Vegan Christmas cake #Christmas #cake #Vegan


Replacement eggs for chia seeds on this vegan tackle a conventional Christmas cake. The coconut oil provides a splendid heritage flavour and keeps the cake wet.


INGREDIENTS

  • 1kg mixed dried fruit (use a mix of raisins, sultanas, currants, cherries, cranberries, prunes or figs)
  • zest and juice of 1 orange
  • zest and juice of 1 lemon
  • 150ml rum, plus extra for feeding
  • 250g coconut oil
  • 200g light soft brown sugar
  • 4 tbsp chia seeds
  • 175g plain flour
  • 100g ground almonds
  • ½ tsp baking powder
  • 2 tsp mixed spice
  • 1 tsp ground cinnamon
  • ¼ tsp ground cloves
  • 100g flaked almonds
  • 1 tsp vanilla extract

METHOD
  1. positioned the dried fruit, zests and juice, rum, coconut oil and sugar into a big pan set over a medium heat. give it an amazing mix, convey to the boil, then lower the heat and simmer for 5 mins until the sugar has dissolved. Tip the mixture into a massive bowl and depart to cool for 30 minutes. 
  2. warmness oven to 150C/130C fan/gasoline 2. Line a deep 20cm cake tin with a double layer of baking parchment, then wrap a double layer of newspaper across the outside, tying it with string to secure. blend the chia seeds with 150ml water. go away to sit for 5 mins till gel-like and thick.
  3. add the last elements to the fruit mixture, along side the chia seed mix, and stir well, ensuring there aren't any pockets of flour.
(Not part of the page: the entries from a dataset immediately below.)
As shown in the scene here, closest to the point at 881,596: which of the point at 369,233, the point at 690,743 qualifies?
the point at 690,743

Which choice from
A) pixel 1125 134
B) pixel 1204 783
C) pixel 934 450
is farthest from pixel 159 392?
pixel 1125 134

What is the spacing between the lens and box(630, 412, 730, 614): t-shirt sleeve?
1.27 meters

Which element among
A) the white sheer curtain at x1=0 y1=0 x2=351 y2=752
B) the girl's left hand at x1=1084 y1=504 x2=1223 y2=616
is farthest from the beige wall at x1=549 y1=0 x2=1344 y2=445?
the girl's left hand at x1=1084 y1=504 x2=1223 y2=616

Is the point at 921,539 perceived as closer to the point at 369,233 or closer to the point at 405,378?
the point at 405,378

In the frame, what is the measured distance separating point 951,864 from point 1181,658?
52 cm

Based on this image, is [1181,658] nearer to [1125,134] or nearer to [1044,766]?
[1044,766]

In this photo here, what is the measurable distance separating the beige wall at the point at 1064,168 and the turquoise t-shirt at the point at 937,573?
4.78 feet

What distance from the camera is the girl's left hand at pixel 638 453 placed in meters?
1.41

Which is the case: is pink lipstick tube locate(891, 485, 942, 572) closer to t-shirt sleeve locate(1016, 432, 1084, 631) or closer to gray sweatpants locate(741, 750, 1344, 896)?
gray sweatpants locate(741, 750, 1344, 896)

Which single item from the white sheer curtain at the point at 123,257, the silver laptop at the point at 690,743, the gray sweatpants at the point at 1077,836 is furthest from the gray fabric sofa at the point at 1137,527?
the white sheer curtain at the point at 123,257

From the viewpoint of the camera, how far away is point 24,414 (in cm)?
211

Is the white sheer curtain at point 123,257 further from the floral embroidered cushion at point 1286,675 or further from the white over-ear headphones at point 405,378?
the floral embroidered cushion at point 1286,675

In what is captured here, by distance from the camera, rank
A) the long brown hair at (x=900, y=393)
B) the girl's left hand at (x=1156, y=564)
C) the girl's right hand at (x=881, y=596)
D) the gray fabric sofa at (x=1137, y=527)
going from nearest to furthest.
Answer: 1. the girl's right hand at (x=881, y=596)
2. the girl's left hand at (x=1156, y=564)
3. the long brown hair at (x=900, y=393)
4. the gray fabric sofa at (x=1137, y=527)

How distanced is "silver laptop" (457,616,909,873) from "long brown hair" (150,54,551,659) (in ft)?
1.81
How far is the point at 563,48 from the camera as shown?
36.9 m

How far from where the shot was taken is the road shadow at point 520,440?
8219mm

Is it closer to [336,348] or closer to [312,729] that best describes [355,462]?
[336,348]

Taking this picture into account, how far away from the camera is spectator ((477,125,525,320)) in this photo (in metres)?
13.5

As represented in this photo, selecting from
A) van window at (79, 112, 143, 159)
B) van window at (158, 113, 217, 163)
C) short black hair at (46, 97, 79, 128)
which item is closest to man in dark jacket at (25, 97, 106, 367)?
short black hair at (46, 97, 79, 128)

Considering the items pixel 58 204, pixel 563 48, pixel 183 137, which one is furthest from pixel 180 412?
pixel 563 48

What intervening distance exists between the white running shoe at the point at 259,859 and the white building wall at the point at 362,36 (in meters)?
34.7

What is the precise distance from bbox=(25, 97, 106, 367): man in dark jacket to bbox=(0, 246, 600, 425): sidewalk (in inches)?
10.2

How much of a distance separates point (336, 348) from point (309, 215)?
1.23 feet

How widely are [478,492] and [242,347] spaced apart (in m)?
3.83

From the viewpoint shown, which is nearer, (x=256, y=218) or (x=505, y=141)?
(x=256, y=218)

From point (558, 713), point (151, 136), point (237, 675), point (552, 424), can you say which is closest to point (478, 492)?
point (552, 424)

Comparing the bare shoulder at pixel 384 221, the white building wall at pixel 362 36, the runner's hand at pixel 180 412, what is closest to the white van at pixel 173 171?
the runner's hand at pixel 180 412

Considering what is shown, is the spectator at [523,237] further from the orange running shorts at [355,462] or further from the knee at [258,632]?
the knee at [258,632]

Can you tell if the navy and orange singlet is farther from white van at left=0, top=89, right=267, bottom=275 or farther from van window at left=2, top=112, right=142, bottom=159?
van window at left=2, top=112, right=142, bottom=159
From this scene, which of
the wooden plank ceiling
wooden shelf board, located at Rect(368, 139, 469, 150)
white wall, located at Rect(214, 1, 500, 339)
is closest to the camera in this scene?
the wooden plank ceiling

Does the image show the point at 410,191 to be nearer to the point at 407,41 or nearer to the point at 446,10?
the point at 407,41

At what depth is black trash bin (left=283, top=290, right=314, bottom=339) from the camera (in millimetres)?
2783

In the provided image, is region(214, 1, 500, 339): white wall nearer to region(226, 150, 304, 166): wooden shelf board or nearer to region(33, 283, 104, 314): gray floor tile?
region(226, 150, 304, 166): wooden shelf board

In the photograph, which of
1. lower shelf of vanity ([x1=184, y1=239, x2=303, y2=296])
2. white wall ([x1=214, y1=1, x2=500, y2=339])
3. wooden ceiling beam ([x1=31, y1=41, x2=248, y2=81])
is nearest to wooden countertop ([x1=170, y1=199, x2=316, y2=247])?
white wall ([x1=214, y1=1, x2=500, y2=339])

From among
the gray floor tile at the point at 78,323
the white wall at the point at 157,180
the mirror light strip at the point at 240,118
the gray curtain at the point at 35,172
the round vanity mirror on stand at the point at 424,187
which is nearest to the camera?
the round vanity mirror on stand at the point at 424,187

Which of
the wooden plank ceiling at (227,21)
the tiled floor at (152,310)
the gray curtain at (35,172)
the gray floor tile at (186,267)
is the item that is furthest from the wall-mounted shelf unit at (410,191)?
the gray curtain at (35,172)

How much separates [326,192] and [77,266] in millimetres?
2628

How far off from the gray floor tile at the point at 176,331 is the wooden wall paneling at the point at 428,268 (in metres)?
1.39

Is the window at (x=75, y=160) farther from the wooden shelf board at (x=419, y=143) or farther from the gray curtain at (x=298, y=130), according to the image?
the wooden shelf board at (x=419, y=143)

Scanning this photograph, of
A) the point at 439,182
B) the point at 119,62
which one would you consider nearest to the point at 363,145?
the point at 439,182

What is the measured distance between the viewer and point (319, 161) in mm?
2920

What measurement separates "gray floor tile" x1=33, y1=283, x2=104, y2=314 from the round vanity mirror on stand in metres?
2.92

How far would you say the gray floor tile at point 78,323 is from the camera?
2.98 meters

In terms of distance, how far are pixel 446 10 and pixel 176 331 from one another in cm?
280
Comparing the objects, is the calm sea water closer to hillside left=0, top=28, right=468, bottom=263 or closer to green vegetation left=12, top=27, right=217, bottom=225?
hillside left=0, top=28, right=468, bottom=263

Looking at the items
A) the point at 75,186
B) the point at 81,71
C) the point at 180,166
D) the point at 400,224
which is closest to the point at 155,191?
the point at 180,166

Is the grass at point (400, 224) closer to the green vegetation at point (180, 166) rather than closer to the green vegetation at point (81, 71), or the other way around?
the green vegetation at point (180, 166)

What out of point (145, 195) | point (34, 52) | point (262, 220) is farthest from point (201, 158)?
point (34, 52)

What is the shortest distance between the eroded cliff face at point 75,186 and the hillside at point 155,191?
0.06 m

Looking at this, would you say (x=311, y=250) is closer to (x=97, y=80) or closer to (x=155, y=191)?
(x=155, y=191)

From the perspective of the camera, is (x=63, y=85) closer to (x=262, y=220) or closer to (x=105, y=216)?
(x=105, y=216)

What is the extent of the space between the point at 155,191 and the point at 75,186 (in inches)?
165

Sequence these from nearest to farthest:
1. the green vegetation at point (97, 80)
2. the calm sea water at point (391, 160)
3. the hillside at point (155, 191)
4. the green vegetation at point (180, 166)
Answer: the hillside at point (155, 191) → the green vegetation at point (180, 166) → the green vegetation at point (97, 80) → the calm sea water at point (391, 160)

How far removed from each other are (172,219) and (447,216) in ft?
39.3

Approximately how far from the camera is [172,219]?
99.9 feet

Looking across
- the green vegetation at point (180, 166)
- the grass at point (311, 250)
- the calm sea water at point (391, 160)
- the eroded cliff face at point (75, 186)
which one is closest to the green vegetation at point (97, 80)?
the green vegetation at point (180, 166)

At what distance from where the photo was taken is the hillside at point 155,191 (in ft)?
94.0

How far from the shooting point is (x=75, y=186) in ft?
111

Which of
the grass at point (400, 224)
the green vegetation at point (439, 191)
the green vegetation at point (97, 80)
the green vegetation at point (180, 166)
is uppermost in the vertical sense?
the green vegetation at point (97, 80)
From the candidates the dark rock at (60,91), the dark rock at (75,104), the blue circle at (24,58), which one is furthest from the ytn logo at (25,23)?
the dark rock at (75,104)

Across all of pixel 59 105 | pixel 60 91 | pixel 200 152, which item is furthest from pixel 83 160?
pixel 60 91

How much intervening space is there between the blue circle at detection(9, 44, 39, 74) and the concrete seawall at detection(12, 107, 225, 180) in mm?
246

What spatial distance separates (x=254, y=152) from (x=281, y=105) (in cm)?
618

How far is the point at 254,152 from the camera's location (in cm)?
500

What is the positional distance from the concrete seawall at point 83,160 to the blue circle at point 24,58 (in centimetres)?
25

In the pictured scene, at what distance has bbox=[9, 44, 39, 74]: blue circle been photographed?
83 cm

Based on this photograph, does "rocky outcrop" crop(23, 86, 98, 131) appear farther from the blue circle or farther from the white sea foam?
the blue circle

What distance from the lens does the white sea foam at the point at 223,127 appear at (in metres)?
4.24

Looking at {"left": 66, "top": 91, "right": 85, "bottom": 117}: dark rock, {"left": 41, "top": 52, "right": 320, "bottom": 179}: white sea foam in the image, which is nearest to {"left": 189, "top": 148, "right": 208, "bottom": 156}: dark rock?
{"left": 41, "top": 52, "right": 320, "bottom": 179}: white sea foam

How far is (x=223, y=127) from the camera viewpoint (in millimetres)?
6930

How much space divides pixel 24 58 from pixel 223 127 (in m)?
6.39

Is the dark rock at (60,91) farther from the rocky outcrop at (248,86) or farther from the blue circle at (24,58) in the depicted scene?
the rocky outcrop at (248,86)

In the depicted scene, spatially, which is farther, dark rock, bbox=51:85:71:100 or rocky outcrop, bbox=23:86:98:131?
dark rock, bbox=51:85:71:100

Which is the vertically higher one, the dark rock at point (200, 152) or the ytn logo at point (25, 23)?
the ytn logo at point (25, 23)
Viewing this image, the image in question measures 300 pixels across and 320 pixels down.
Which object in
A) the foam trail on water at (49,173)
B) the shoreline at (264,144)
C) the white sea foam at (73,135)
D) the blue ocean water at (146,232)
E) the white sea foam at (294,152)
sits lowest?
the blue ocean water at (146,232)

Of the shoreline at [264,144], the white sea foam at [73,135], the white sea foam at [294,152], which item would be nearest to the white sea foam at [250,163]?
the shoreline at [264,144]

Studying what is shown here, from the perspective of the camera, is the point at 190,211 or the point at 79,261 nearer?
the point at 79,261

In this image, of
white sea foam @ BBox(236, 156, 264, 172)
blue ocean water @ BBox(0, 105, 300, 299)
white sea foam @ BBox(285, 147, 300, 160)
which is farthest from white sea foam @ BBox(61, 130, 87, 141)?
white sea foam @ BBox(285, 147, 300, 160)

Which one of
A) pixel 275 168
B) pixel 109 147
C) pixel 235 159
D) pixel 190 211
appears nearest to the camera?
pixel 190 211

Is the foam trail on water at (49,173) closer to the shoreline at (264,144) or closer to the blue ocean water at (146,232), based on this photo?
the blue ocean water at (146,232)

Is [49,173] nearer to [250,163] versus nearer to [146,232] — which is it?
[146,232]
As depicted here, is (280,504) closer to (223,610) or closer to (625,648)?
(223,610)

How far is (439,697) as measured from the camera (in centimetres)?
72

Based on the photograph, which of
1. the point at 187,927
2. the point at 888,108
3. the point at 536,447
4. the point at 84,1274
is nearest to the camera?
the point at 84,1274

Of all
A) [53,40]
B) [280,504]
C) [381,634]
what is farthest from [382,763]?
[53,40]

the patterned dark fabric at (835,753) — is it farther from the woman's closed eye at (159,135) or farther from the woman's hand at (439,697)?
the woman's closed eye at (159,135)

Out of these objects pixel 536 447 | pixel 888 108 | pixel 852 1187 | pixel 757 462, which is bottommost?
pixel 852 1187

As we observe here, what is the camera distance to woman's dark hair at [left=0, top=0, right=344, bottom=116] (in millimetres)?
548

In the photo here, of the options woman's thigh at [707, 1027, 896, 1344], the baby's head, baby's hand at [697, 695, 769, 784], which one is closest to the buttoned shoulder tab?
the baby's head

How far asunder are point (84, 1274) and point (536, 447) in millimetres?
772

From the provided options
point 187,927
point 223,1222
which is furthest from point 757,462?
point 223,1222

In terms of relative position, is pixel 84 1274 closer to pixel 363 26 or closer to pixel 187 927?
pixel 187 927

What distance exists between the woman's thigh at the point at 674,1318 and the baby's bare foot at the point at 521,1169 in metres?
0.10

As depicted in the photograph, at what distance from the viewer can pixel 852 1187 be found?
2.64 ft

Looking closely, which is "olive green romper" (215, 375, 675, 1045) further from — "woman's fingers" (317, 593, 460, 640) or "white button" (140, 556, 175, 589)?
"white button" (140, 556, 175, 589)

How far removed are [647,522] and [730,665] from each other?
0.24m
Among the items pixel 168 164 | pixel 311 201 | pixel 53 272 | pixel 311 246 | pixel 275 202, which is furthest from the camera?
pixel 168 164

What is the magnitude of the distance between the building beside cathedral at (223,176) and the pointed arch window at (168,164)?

Tip into your prepared tin, stage the top with a spoon and bake within the centre of the oven for two hrs.
  4. dispose of the cake from the oven, poke holes in it with a skewer and spoon over 2 tbsp of rum. leave the cake to cool absolutely inside the tin.
  5. To shop, peel off the baking parchment, then wrap properly in dangle film. Feed the cake with 1-2 tbsp alcohol every fortnight, until you ice it. Don’t feed the cake for the very last week to provide the surface a risk to dry before icing.